Di marketplace, sofa dan matras, menurutnya, menjadi produk paling digemari konsumen. Dan dari sisi omzet, bisnis furnitur adiknya yang paling besar mendorong pendapatan grup dengan kisaran nilai di atas Rp3 triliun. “Dari anak perusahaan juga ada. Totalnya kisaran Rp6 triliun–Rp7 triliun per tahun. [Itu] belum di propertinya. Itu secara grup keseluruhan,” katanya
Di atas itu semua, berbagai pencapaian tidak membuatnya berpuas diri. Baginya, semua prestasi takkan bisa diraih tanpa kesehatan dan performa fisik mumpuni. “Kalau fisik kita siap, fisik kita sehat, kita lebih cerdas, lebih berani mengambil keputusan, lebih semangat. Tapi kalau kita fisik kita enggak kuat, enggak bisa apa-apa. Kesehatan adalah segala-galanya,” ujarnya.
Menjalani usia senja, dia mengatakan semangatnya masih menyala. Dia terus melatih fisiknya dengan berolahraga di home gym, mengayunkan stik golf, hingga karate. Menurut Au, semua aktivitas itu ditujukan untuk memperkuat otot dan mempertahankan kepadatan tulang, sehingga terhindar dari osteoporosis. Dia juga melakukan itu untuk tetap awet muda agar dapat melihat bendera dan ruh Olympic terus berkibar, meskipun nantinya akan berganti nama. Baginya Olympic Furniture bukan sekadar merek, tetapi juga jejak perjalanan panjang dan sumber inspirasi.
"Nama Olympic lahir tahun ‘82. Saya kepusingan mencari merek. Karena waktu itu ada momen olimpiade, akhirnya saya pakai nama olimpiade saja biar mudah diingat dan dipromosikan," katanya.
Problemnya, dia mendapat teguran dari Komite Olimpiade Internasional. Nama itu harus diganti menjelang pemilihan tuan rumah Olimpiade 2030. Namun, meskipun nama ikonik itu akan hilang, ujarnya, produk dan warisan Olympic Furniture akan tetap ada dengan mengadopsi nama-nama baru, seperti Olymplast dan Prosela.

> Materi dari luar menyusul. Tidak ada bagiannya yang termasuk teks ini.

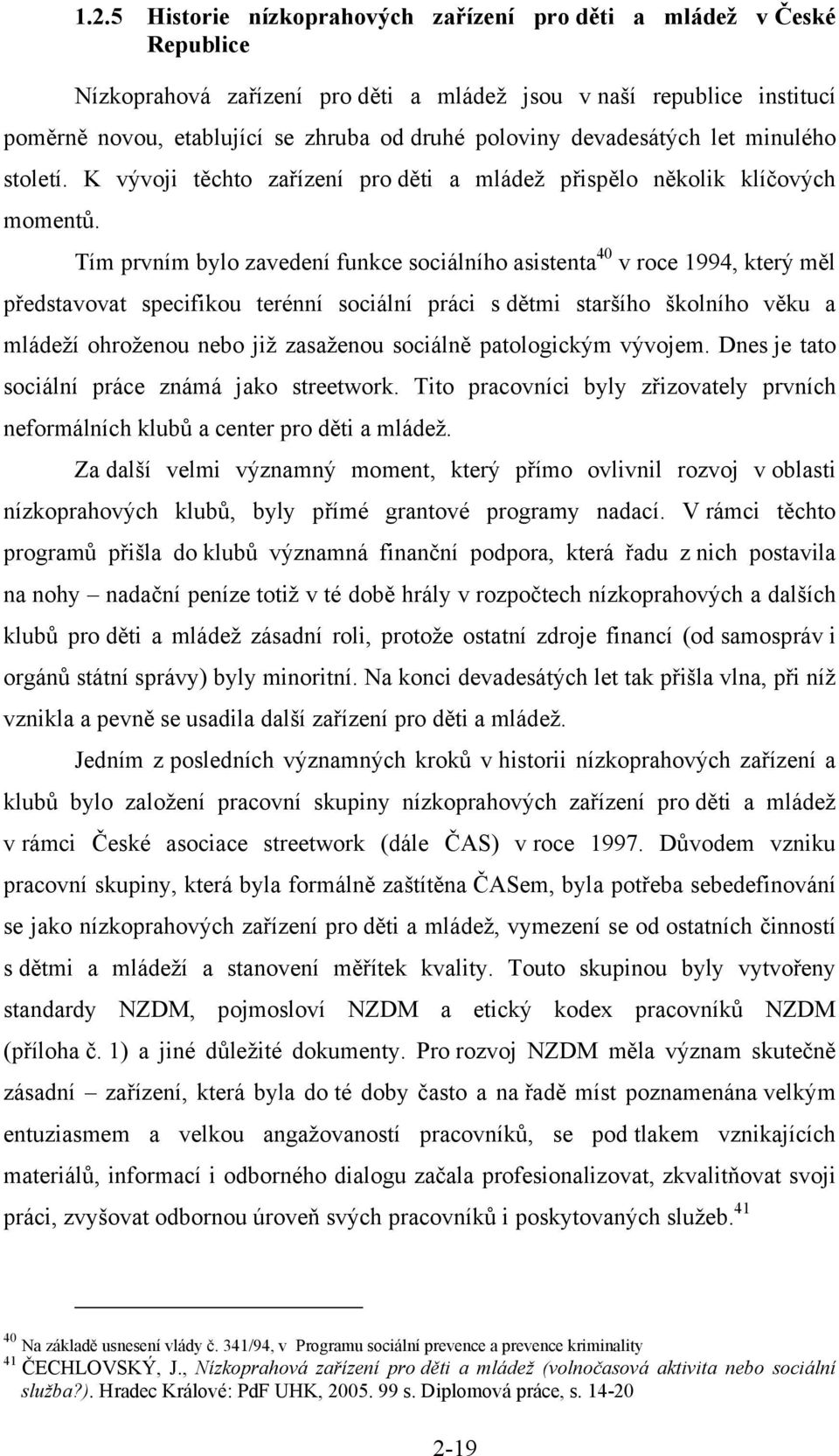 1.2.5 Historie nízkoprahových zařízení pro děti a mládež v České Republice

Nízkoprahová zařízení pro děti a mládež jsou v naší republice institucí poměrně novou, etablující se zhruba od druhé poloviny devadesátých let minulého století. K vývoji těchto zařízení pro děti a mládež přispělo několik klíčových momentů.

Tím prvním bylo zavedení funkce sociálního asistenta$^{40}$ v roce 1994, který měl představovat specifikou terénní sociální práci s dětmi staršího školního věku a mládeží ohroženou nebo již zasaženou sociálně patologickým vývojem. Dnes je tato sociální práce známá jako streetwork. Tito pracovníci byly zřizovately prvních neformálních klubů a center pro děti a mládež.

Za další velmi významný moment, který přímo ovlivnil rozvoj v oblasti nízkoprahových klubů, byly přímé grantové programy nadací. V rámci těchto programů přišla do klubů významná finanční podpora, která řadu z nich postavila na nohy – nadační peníze totiž v té době hrály v rozpočtech nízkoprahových a dalších klubů pro děti a mládež zásadní roli, protože ostatní zdroje financí (od samospráv i orgánů státní správy) byly minoritní. Na konci devadesátých let tak přišla vlna, při níž vznikla a pevně se usadila další zařízení pro děti a mládež.

Jedním z posledních významných kroků v historii nízkoprahových zařízení a klubů bylo založení pracovní skupiny nízkoprahových zařízení pro děti a mládež v rámci České asociace streetwork (dále ČAS) v roce 1997. Důvodem vzniku pracovní skupiny, která byla formálně zaštítěna ČASem, byla potřeba sebedefinování se jako nízkoprahových zařízení pro děti a mládež, vymezení se od ostatních činností s dětmi a mládeží a stanovení měřítek kvality. Touto skupinou byly vytvořeny standardy NZDM, pojmosloví NZDM a etický kodex pracovníků NZDM (příloha č. 1) a jiné důležité dokumenty. Pro rozvoj NZDM měla význam skutečně zásadní – zařízení, která byla do té doby často a na řadě míst poznamenána velkým entuziasmem a velkou angažovaností pracovníků, se pod tlakem vznikajících materiálů, informací i odborného dialogu začala profesionalizovat, zkvalitňovat svoji práci, zvyšovat odbornou úroveň svých pracovníků i poskytovaných služeb.$^{41}$

$^{40}$ Na základě usnesení vlády č. 341/94, v Programu sociální prevence a prevence kriminality
$^{41}$ ČECHLOVSKÝ, J., Nízkoprahová zařízení pro děti a mládež (volnočasová aktivita nebo sociální služba?). Hradec Králové: PdF UHK, 2005. 99 s. Diplomová práce, s. 14-20

2-19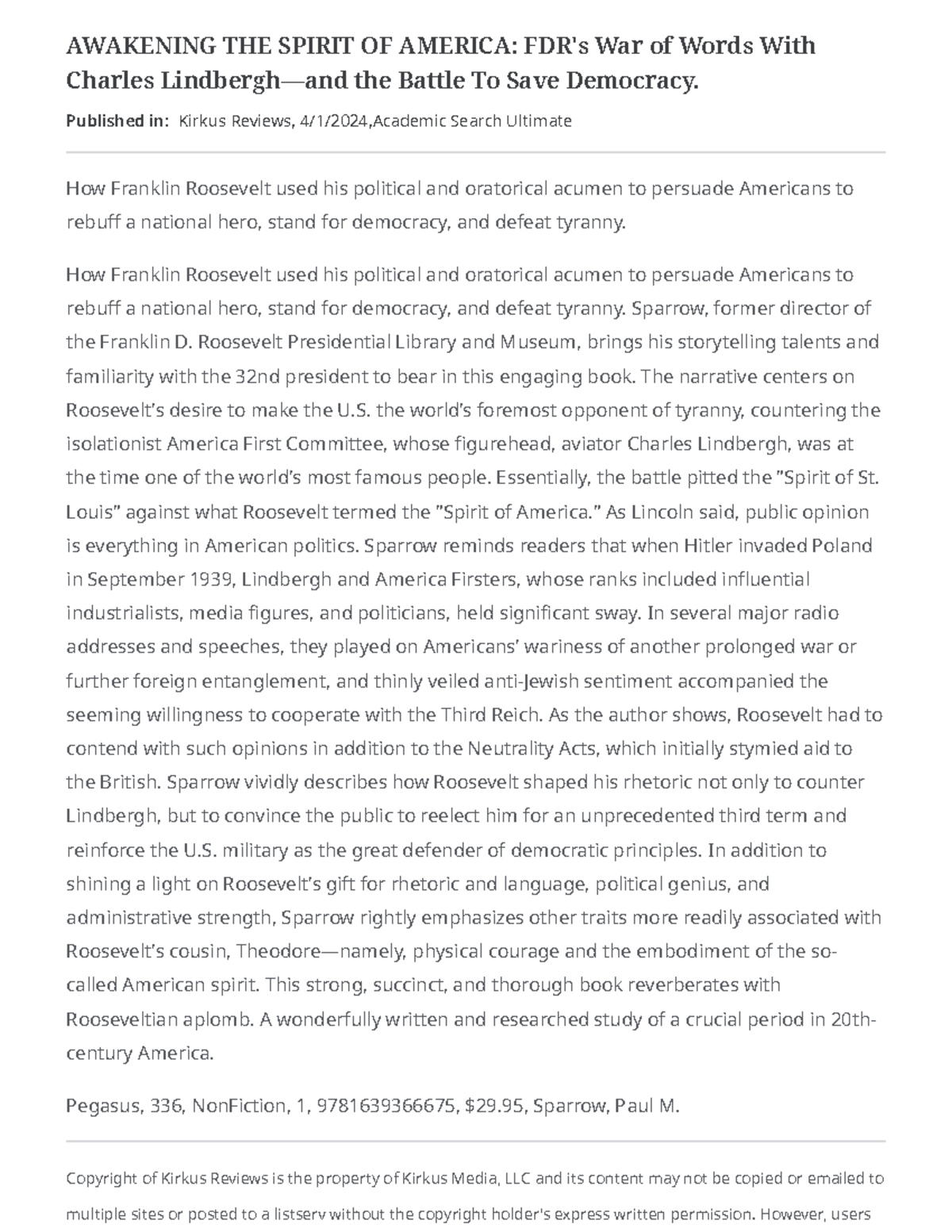 AWAKENING THE SPIRIT OF AMERICA: FDR's War of Words With Charles Lindbergh—and the Battle To Save Democracy.

Published in: Kirkus Reviews, 4/1/2024,Academic Search Ultimate

How Franklin Roosevelt used his political and oratorical acumen to persuade Americans to rebuff a national hero, stand for democracy, and defeat tyranny.

How Franklin Roosevelt used his political and oratorical acumen to persuade Americans to rebuff a national hero, stand for democracy, and defeat tyranny. Sparrow, former director of the Franklin D. Roosevelt Presidential Library and Museum, brings his storytelling talents and familiarity with the 32nd president to bear in this engaging book. The narrative centers on Roosevelt's desire to make the U.S. the world's foremost opponent of tyranny, countering the isolationist America First Committee, whose figurehead, aviator Charles Lindbergh, was at the time one of the world's most famous people. Essentially, the battle pitted the "Spirit of St. Louis" against what Roosevelt termed the "Spirit of America." As Lincoln said, public opinion is everything in American politics. Sparrow reminds readers that when Hitler invaded Poland in September 1939, Lindbergh and America Firsters, whose ranks included influential industrialists, media figures, and politicians, held significant sway. In several major radio addresses and speeches, they played on Americans' wariness of another prolonged war or further foreign entanglement, and thinly veiled anti-Jewish sentiment accompanied the seeming willingness to cooperate with the Third Reich. As the author shows, Roosevelt had to contend with such opinions in addition to the Neutrality Acts, which initially stymied aid to the British. Sparrow vividly describes how Roosevelt shaped his rhetoric not only to counter Lindbergh, but to convince the public to reelect him for an unprecedented third term and reinforce the U.S. military as the great defender of democratic principles. In addition to shining a light on Roosevelt's gift for rhetoric and language, political genius, and administrative strength, Sparrow rightly emphasizes other traits more readily associated with Roosevelt's cousin, Theodore—namely, physical courage and the embodiment of the so-called American spirit. This strong, succinct, and thorough book reverberates with Rooseveltian aplomb. A wonderfully written and researched study of a crucial period in 20th-century America.

Pegasus, 336, NonFiction, 1, 9781639366675, $29.95, Sparrow, Paul M.

Copyright of Kirkus Reviews is the property of Kirkus Media, LLC and its content may not be copied or emailed to multiple sites or posted to a listserv without the copyright holder's express written permission. However, users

“Yang penting saya harus mempertahankan 100 tahun lagi bisnis ini akan tetap ada, [dan] saya juga akan tetap kerja. Ada keinginan punya pabrik furnitur yang di dalamnya semua serba otomatis, semua serba canggih dengan robot. Bukan untuk keuntungan, tapi untuk pembelajaran bagi industri,” ujarnya.